Saturday, October 16, 2004

First observations

Welcome to South Blogania. The name comes from being Slavic, plus where I live now, and from an overexposure to Marx. In college I was a dedicated Marxist/Lennonist, spending much time studying the works of Groucho and John.

On to blogging...

I'm always fascinated by the sender's names and subject lines in the email caught by the spam blocker my cable company supplies. It appears spammers are largely concerned about reducing the cost of prescription drugs, getting an erection, providing something to get an erection over, refinancing property, and keeping spam other people send you from installing spyware.

Who would be dumb enough to respond to this stuff? What reasonable person would buy a prescription drug from someone who can't spell? Why would a nubile woman without tan lines who became 18 just days ago while living in southern California be attracted to a middle-aged, paunchy, semi-employed guy on the opposite coast? Can one really get below market rates mortgaging property not owned? How come a major cable company supplying broadband service to millions doesn't know about this magnificent software that will make scumware history?

We know from spamologist's studies that enough people do respond to this crap to keep the spammers in business. It doesn't take much: only one or two percent of the total recipients responding keeps these deviants churning out garbage. The spammers, that is.

Who, in heavens name, might these foolish respondents be?

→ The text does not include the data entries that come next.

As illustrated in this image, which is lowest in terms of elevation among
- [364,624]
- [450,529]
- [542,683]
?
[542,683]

The answer came from CNN and Mark Shields. You may recognize Shields as the ersatz liberal commentator on the News Hour, the guy who pretends that David Brooks has something meaningful to say (as do the producers at PBS). Shields reported that Repubs sent letters to voters in Alabama and West Virginia informing them that if "the liberals" (aka John Kerry) won in November the bible would be banned. Simple -- Kerry in, scriptures out. Never mind all the Federal Law stuff and other realities that would get in the way of such a silly gesture. Satan would once again triumph in the face of an omnipotent God.

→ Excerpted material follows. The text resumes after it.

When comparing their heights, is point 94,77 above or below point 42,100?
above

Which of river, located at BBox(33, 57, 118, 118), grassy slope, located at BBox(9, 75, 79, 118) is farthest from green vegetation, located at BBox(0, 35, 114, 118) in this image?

So now you know. Voters identified by the Republican Party in Alabama and West Virginia are putatively dumb enough to respond to spam. Spammers could save themselves thousands of dollars by getting a copy of the Repubs mailing list and concentrating on that. But we know they won't, because the Repubs will charge an arm and a leg for the list, so its cheaper to spam the rest of us.

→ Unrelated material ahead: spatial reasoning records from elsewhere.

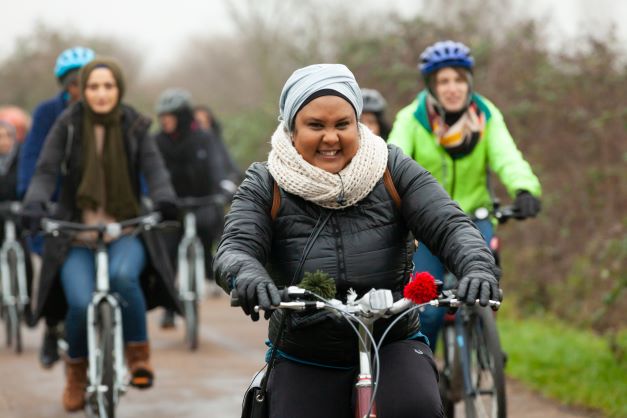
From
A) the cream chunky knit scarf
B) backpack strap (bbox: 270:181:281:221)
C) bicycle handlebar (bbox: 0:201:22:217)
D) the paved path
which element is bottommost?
the paved path

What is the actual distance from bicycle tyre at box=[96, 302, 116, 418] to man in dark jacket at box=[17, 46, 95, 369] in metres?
0.81

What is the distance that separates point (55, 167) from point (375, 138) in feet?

Not that country folk are alone. Someone in my previous workplace kept leaving notices around that Madeline Murray O'Hare, the infamous atheist, had managed to get CBS to take "Touched by an Angel" off the air. The fact that O'Hare died years before "Touched" was ever broadcast didn't make a difference to the mysterious leaflet leaver. Add the leaflet leaver to the list, if for no other reason to demonstrate that the liberal northeastern states have at least some residual dumbness present. Touched, all right.

Senator Robert Byrd, one of the few people in the country who's actually read the Constitution, insisted that the Repubs issue an apology to the good folks of West Virginia. Nobody from Alabama said anything. The Repubs haven't responded either. Karl Goebbels probably said not to.

But wait, there's more. How about the warning that an Iraqi terrorist's captured computer had floor plans of schools in it, including two in New Jersey (home to a bunch of Muslims). Turns out there was no threat, according to the Homeland Insecurity types. The laptop was seized months before the "threat" was announced and its owner was involved as a volunteer in rebuilding schools in Iraq. Some of the school systems with floor plans in the computer were notified, some were not. Go figure. Hey, no harm, no foul. Even in an election year.